Saturdays afternoon, in summer time, we always go for a swim. We leave late, it is so hot that we don’t feel like dragging ourselves to the beach before 4.30, even 5 pm. All my beaches; Kolovare underneath the school in Arbanasi where I’ve learned how to swim; plank platform on Borik where I was coming during my high school time, then Pinija in Petrčane, where we’ve spent almost half of our lives. There is a hidden and protected cove when strong southern wind is blowing and the external paved side towards the islands when northern wind is blowing. Lately, there is also the Puntamika beach, underneath Niko’s restaurant, here it is the best. No shade, but I was never a girl of shades, give me bright strong sun, let me merge with the stone I’m lying on, let me melt, let everything disappear but sun on my eyelids.
Finally, the sea. Our sea. The more I travel around the world the more I realize that our sea is the best. “Ča će mi Copacabana” , I do not need sandy beaches of Southeast Asia and Western Africa; there you just have an eternal wave of the ocean, where you cannot swim, you can rather just let yourself to the waves and let them throw you back to the shore. I felt the tropical seas, lagoons of turquoise colors, but also the fear from sea monsters lurking from the deep. Here I can freely throw myself into the sea knowing that the most dangerous predators are the sea urchins, starfish and sea cucumbers. Nowhere else I can swim making the clear cuts through the morning calm sea with my hands, while the contours of the island in the horizon make me feel safe and comforted.
Nothing in this world can compare with the first swim of the season, with the first dive in when I let the sea rinse all my worries, when I let the big blue wash away all my troubles, the real and imagined ones.
Nothing in this world can compare with the last swim of the season, although you never know when it’s really the last one, but something inside me tells me that this is my last dive this year and I enjoy it infinitely more in what I lose, what disappears, at least for one circle around the sun, until next summer and until next dive.
Sunday mornings I leave for the coffee in Marex, a café bar which I reach walking through Maraska Park. I enjoy the view to the peninsula and Preko, catamaran departing for islands Silba and Premuda, I enjoy watching grebes, swimmers and seagulls, I inhale the sea, overhearing the conversation from the next table, I absorb the colors and live this special kind of “fjaka”, knowing deep inside that everything is just the way it should be. As long as there is my hometown and my homecoming.
 Maraska – well known Zadar liquer company with over five centuries of production, here referring to the apartment building behind the old Maraska factory.
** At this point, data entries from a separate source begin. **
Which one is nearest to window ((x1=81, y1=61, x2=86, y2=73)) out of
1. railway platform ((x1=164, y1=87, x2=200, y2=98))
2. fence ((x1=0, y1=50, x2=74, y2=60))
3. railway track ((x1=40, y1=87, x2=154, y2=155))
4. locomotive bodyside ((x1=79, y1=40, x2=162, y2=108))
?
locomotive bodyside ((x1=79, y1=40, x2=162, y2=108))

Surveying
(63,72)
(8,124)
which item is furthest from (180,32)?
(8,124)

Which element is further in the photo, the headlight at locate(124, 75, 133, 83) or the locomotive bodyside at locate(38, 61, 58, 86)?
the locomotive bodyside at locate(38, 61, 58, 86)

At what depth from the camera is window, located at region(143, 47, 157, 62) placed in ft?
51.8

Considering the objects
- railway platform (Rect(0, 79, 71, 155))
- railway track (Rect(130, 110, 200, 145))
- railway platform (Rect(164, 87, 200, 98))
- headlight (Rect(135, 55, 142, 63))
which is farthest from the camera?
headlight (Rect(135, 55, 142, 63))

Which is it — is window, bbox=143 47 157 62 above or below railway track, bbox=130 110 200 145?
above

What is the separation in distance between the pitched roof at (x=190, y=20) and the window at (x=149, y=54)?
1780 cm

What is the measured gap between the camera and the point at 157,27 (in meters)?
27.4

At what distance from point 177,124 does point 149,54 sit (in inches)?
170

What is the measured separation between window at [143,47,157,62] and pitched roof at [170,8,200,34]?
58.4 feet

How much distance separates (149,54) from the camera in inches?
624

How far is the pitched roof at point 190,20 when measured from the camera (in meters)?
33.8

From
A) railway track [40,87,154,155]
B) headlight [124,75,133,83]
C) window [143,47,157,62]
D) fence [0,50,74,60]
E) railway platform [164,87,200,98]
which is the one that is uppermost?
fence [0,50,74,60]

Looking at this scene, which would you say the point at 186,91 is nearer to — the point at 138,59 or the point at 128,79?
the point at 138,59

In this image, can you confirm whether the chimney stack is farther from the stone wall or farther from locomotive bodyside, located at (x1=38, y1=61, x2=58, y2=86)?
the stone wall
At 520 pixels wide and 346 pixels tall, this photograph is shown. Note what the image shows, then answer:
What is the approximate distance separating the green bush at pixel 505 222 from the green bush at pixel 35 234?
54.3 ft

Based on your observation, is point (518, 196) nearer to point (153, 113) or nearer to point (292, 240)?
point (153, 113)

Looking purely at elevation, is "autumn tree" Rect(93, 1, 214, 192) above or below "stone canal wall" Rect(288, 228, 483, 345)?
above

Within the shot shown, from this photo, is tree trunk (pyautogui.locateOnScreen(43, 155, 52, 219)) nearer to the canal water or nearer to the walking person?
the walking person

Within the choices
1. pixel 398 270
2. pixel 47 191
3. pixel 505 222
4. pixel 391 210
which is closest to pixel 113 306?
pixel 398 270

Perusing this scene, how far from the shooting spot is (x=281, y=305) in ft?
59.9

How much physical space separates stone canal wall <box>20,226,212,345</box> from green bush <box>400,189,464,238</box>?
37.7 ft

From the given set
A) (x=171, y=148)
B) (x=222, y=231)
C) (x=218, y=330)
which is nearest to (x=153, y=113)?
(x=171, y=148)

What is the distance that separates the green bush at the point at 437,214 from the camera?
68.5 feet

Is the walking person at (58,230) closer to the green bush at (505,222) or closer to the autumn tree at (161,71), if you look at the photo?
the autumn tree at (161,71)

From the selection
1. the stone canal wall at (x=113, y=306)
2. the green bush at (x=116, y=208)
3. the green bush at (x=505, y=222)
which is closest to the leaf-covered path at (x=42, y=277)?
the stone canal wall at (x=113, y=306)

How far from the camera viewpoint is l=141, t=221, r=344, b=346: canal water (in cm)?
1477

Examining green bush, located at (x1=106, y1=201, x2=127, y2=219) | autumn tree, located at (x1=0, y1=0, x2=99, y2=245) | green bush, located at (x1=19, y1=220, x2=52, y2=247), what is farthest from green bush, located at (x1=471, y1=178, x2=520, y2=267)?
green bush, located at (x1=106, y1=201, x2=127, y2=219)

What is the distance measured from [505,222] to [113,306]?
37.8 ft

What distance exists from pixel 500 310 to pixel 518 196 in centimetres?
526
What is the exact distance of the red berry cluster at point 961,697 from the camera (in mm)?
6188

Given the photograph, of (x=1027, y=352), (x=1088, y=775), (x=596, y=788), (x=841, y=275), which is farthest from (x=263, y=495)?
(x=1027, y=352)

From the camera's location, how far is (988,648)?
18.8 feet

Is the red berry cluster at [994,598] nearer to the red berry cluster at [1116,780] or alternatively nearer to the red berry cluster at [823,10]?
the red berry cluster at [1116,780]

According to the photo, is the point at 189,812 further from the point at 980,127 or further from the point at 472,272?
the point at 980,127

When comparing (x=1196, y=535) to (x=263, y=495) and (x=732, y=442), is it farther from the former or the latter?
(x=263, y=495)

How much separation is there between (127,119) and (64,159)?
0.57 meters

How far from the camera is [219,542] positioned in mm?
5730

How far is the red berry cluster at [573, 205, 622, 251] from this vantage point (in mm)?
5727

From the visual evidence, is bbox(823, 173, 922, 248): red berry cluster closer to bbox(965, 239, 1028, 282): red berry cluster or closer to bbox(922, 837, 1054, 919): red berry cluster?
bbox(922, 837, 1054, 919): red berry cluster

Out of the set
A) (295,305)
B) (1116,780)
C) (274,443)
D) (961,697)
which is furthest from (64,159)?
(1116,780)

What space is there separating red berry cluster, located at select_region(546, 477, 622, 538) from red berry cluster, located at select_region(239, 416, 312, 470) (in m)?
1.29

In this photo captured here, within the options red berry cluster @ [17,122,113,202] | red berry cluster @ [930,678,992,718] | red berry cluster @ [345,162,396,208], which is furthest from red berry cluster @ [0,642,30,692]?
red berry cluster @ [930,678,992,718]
 Jugo – usually warm southern wind, bura – cold northern wind, tramontana – dry northern wind
 People’s Square
 Four Corners – famous sight of the town where two streets and four corners meet
 Ugljan, Ošljak – islands in Zadar archipelago
 Kalelarga – the widest and longest street on the peninsula built during Roman empire, taking its name from Italian „cale larga“ meaning the wide street.
 Barka – small wooden rowing boat operating as sea taxi between pensinusla and mainland
 Barkarjol – man who take passnegers rowing the above mentioned wooden boat
 Ča će mi Copacabana“ – translated „I don’t need Copacabana“, a verse from a famous old song by well known Croatian cantauthor Oliver Dragojević
 Preko – small village on the island of Ugljan, just accross Zadar, the name meaning is „Accross“
 Fjaka – Dalmatian expression for slow way of enjoying life, when you feel like not moving, and not doing nothing at all.